Jhpiego at MIM2013 – Improving malaria case management by health care providers in antenatal clinics in Akwa Ibom State of Nigeria

William R Brieger, Bright C Orji, and Emmanuel Otolorin, of Jhpiego shared Jhpiego’s work on improving the health of pregnant women in southeastern Nigeria at the MIM2013 6th Pan-African Malaria Conference in Durban.

RDT Nigeria aIn Nigeria approximately 11% of maternal deaths are caused by malarial in pregnancy (MIP). Use of Long Lasting Insecticide-treated Nets (LLINs), intermittent preventive treatment (IPTp) and prompt and effective case management have been recognized as key interventions to control MIP. Of these three MIP interventions, case management is the less well developed with fever in pregnancy often being treated presumptively as malaria, possibly leaving pregnant women to die from other illnesses.

The use of rapid diagnostic tests (RDTs) to confirm malaria before treatment provides an opportunity for earlier recognition of febrile illnesses not due to malaria and appropriate treatment for those that are due to malaria. This study sought to learn whether the introduction of RDTs into antenatal care (ANC) would influence the pattern of malaria fever and malarial case management in Akwa Ibom State, Nigeria.

The study reviewed record cards of pregnant women attending government owned ANC clinics before and after introducing and training health staff on parasitological diagnosis of malaria using RDTs. The ANC client cards were drawn from first non-follow-up visits where a complaint of ‘fever’ was recorded. Data extraction was conducted between February 2010 and March 2011 by trained nurses/midwives across six primary health care centers in two Local Government Areas of the state.

At baseline 597 cards were reviewed, and 472 at endline. At baseline presumptive malaria treatment took place among 506 (84.8%) of the febrile women using ACT (23%), Quinine (32%) and other antimalarials (30%). At endline 361 (76%) of febrile women were tested with RDTs, with 71 (20%) of tests being positive.

All RDT+ women received an antimalarial, with 76% getting either ACT or quinine as recommended. Among the 290 RDT- women, 28% were given an antimalarial drug. In contrast 60% of RDT- women received an antibiotic, although most of them had complained of a respiratory illness.

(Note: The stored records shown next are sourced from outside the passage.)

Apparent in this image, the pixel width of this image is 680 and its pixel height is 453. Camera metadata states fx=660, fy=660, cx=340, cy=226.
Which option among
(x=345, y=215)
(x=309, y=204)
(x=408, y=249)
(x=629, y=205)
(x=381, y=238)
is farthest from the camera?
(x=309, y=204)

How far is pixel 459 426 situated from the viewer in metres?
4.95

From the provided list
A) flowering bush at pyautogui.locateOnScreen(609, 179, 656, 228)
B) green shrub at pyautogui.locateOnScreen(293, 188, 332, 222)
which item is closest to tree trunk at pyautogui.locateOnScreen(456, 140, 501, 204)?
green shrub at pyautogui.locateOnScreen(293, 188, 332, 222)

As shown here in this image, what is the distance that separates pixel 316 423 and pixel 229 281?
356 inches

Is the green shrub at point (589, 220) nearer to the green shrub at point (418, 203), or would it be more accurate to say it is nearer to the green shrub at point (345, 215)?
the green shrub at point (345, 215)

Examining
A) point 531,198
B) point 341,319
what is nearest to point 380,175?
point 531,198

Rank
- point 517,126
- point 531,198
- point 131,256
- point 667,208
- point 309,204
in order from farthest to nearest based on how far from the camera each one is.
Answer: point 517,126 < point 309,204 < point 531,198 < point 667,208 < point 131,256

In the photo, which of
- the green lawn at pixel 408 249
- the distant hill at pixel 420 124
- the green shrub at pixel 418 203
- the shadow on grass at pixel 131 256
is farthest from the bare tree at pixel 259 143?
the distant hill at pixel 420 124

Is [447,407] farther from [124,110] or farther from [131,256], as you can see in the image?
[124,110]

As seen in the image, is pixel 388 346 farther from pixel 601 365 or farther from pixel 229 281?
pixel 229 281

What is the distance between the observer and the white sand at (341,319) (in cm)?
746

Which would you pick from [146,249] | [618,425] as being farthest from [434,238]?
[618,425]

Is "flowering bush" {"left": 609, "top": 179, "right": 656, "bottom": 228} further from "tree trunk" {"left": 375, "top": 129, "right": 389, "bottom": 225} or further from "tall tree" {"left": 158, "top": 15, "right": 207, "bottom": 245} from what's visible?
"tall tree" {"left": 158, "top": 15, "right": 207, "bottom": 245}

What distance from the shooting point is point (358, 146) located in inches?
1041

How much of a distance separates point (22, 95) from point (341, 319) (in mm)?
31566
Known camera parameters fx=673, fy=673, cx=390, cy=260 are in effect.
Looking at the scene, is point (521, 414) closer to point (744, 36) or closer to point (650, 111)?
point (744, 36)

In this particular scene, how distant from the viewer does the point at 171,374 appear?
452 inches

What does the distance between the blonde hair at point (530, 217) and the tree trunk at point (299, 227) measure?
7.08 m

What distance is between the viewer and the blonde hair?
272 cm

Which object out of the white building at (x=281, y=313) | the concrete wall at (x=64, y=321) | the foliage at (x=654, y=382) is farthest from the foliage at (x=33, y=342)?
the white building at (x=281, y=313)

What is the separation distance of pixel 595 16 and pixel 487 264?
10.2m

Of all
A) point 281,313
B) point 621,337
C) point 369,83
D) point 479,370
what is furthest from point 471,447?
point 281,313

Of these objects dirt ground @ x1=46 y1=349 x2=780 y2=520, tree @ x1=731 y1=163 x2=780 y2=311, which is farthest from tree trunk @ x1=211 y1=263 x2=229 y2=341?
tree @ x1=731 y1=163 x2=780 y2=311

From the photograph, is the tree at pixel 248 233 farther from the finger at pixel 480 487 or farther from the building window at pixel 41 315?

The review of records did show that nursing and midwifery staff at government clinics could in a relatively short time period adopt the use of RDTs.  They did improve their prescribing of appropriate antimalarials, but still were using some inappropriate ones and did treat a small proportion of RDT- women for malaria. Continued follow-up and supervision will be needed to ensure that correct malaria diagnostic and treatment guidelines are fully practiced.